Emotions ran high June 23 as 20 refugees from 12 different nations became new U.S. citizens with family and supporters looking on, along with a few hundred of their new new friends.
"What you have just accomplished is something that millions of people all around the world wish they had," Robert Mather, district director of Homeland Security's Citizenship and Immigration Services, told the new Americans. "And the best thing about all of this is that you never have to come see us again."
After swearing in the new citizens, Mather urged them to register to vote.
"But don't just vote because you can," he said. "Understand the issues. Get involved in your communities."
The ceremony, which capped two hours of singing, dancing and poetry from around the world, had an added plus: Hundreds of Treasure Valley residents who had made their way to Boise's Saturday market happened upon the celebration, which packed the Grove, part of World Refugee Day.
"When they ask you who you are, you tell them, 'I'm an American,' Mather told the new citizens.

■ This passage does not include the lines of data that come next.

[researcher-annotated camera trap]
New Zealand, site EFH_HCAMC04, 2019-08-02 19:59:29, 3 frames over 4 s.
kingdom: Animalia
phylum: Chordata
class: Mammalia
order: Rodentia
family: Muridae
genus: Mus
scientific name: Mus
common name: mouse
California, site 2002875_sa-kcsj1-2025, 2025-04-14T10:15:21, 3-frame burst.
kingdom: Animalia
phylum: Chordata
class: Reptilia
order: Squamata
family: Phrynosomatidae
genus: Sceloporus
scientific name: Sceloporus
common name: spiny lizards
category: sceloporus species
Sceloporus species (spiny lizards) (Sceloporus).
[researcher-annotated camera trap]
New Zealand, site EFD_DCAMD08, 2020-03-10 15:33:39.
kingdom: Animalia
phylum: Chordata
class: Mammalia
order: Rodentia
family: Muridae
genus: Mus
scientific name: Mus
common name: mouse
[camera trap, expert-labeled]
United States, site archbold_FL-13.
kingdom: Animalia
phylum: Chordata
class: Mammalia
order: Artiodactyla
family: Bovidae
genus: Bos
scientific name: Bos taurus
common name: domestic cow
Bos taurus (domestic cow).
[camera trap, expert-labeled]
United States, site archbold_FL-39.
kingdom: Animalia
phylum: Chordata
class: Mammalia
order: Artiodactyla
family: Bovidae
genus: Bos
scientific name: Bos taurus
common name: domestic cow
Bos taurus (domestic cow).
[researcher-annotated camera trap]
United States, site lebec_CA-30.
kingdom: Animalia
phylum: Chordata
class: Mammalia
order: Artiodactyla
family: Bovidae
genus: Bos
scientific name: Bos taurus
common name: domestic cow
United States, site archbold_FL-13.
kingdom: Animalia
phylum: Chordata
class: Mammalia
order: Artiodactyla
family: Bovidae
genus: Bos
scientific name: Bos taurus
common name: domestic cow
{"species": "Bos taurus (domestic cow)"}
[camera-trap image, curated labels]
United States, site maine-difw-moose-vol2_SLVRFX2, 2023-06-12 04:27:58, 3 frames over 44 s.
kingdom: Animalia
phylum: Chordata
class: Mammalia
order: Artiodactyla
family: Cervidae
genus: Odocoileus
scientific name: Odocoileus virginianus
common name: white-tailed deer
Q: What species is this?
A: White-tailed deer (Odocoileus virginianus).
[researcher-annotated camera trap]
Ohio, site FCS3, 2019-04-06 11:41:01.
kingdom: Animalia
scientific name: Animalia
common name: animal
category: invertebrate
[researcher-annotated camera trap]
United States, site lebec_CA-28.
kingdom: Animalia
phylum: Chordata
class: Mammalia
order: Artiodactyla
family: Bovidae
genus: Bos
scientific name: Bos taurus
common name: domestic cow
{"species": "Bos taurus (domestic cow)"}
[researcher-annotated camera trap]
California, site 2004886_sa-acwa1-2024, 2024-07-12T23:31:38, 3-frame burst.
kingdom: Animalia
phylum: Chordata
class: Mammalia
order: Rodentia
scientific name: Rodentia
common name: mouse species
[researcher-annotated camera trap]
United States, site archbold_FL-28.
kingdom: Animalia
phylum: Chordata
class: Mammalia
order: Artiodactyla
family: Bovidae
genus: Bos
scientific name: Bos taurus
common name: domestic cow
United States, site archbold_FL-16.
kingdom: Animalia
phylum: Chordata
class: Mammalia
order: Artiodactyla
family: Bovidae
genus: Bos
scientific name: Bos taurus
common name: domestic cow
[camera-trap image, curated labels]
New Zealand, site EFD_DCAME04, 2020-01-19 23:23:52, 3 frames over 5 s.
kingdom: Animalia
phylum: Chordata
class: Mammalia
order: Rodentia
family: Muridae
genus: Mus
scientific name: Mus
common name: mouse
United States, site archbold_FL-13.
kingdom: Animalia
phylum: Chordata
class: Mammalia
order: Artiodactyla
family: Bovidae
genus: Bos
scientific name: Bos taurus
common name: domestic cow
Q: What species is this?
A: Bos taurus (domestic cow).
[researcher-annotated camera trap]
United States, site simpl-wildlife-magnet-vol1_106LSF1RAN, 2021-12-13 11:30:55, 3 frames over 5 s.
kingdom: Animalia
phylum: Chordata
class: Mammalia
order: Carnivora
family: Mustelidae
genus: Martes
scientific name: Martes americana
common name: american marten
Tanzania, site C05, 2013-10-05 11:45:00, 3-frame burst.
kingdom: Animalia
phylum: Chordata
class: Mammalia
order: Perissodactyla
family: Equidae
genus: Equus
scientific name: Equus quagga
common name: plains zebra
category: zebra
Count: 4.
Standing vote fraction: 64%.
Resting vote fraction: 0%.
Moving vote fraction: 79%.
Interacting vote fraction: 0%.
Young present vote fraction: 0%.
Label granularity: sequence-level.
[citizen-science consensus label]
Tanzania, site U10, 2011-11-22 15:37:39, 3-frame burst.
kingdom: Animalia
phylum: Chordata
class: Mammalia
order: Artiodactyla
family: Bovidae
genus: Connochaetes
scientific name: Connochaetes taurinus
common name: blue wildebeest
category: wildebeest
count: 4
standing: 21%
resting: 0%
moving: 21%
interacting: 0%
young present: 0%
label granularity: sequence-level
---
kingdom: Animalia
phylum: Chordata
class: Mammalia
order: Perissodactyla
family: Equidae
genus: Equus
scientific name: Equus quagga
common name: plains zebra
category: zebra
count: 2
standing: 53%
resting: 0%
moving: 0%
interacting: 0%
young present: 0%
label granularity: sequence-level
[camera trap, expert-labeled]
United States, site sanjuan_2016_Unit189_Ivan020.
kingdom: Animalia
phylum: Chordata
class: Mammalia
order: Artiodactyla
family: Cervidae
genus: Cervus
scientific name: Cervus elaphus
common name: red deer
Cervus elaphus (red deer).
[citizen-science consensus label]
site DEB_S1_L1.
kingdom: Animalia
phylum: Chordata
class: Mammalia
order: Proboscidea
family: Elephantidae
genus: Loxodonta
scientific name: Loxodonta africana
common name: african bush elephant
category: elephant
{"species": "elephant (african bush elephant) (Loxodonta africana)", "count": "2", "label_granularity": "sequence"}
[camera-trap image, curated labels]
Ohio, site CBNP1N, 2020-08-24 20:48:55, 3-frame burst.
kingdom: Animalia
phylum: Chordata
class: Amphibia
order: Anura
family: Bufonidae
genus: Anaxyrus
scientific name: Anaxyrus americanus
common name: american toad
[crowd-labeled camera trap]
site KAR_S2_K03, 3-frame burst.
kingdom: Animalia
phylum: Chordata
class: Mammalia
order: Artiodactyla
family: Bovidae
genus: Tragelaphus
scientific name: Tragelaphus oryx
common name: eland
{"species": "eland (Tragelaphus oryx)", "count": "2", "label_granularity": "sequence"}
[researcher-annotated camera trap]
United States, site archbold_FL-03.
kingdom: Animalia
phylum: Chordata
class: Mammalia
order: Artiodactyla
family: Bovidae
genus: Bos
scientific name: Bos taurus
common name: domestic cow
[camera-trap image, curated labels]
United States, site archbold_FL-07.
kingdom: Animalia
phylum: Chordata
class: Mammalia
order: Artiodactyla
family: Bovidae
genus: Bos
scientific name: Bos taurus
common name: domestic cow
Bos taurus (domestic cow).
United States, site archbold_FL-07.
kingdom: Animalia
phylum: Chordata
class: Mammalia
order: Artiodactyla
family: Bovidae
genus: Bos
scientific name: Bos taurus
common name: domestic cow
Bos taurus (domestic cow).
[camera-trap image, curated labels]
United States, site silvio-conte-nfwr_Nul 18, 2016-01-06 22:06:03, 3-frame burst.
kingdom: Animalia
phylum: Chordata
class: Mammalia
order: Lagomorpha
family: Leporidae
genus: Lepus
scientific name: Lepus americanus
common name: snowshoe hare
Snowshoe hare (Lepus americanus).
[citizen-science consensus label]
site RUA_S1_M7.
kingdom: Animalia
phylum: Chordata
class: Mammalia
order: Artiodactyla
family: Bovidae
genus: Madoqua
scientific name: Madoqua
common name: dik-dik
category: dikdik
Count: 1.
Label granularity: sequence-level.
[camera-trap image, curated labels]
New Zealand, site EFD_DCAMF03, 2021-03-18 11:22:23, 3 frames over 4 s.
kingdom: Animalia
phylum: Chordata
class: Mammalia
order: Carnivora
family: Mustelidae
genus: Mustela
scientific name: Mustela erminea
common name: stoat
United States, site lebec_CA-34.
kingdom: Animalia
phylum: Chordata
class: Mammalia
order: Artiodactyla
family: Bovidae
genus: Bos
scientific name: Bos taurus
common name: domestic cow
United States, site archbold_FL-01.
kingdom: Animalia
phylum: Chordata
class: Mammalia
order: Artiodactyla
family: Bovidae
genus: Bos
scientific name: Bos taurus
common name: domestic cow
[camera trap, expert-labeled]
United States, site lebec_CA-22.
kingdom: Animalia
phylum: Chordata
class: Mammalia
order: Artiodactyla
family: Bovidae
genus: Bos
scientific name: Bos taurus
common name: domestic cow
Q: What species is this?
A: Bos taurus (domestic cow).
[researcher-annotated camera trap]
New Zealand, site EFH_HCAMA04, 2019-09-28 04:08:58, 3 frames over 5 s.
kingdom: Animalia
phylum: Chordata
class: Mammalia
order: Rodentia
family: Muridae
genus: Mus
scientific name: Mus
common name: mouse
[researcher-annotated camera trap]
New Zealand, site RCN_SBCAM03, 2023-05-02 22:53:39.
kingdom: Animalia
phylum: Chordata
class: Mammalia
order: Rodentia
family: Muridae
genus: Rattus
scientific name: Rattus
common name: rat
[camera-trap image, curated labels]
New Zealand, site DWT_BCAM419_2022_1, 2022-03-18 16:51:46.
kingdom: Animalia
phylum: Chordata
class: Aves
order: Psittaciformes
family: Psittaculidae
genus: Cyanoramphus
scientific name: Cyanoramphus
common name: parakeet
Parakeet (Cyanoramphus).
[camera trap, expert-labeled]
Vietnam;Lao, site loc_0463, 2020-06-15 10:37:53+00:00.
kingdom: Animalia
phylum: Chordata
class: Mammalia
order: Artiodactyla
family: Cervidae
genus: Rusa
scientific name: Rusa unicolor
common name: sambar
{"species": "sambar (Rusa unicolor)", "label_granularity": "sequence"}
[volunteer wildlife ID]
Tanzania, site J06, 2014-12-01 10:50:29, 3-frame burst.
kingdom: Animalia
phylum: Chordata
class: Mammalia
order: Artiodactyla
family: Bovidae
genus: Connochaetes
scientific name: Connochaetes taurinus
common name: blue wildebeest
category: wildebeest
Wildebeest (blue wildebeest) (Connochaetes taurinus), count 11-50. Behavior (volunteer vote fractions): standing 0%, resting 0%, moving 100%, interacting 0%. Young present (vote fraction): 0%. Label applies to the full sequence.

An elderly gentleman wiped his hand over his tear-filled eyes as Mather reminded the crowd, "It's the pursuit of happiness and not the guarantee," that is being offered to Boise's new Americans.
The teary-eyed gentleman, Alberto Dominguez, came to the United States from Cuba and said it has been his dream to be a United States citizen for the past 22 years. Sitting next to Dominguez was his wife, Maria Dominguez from Mexico, who also became a new citizen on June 23.
“It’s one more dream in the United States, our whole family is here; it is very wonderful,” said Maria.
The area surrounding the Grove stage was filled with dozens of onlookers and ethnic booths. Vendors sold food, jewelry, housewares and more from a myriad of different countries. The smell wafting from a nearby booth selling African sambusas, a savory pastry, drew a steady stream of customers while dancers showcased moves from their native countries on stage.
Though it was a day for celebration, Mather was quick to remind the crowd that many refugees endure gut-wrenching experiences before coming to the United States. The process of acclimating to a new community and culture, and oftentimes learning a new language, is an added challenge on top of the grueling test required to gain citizenship. With the oldest new American receiving his citizenship certificate at 80-years-old, the accomplishment was nothing short of inspiring.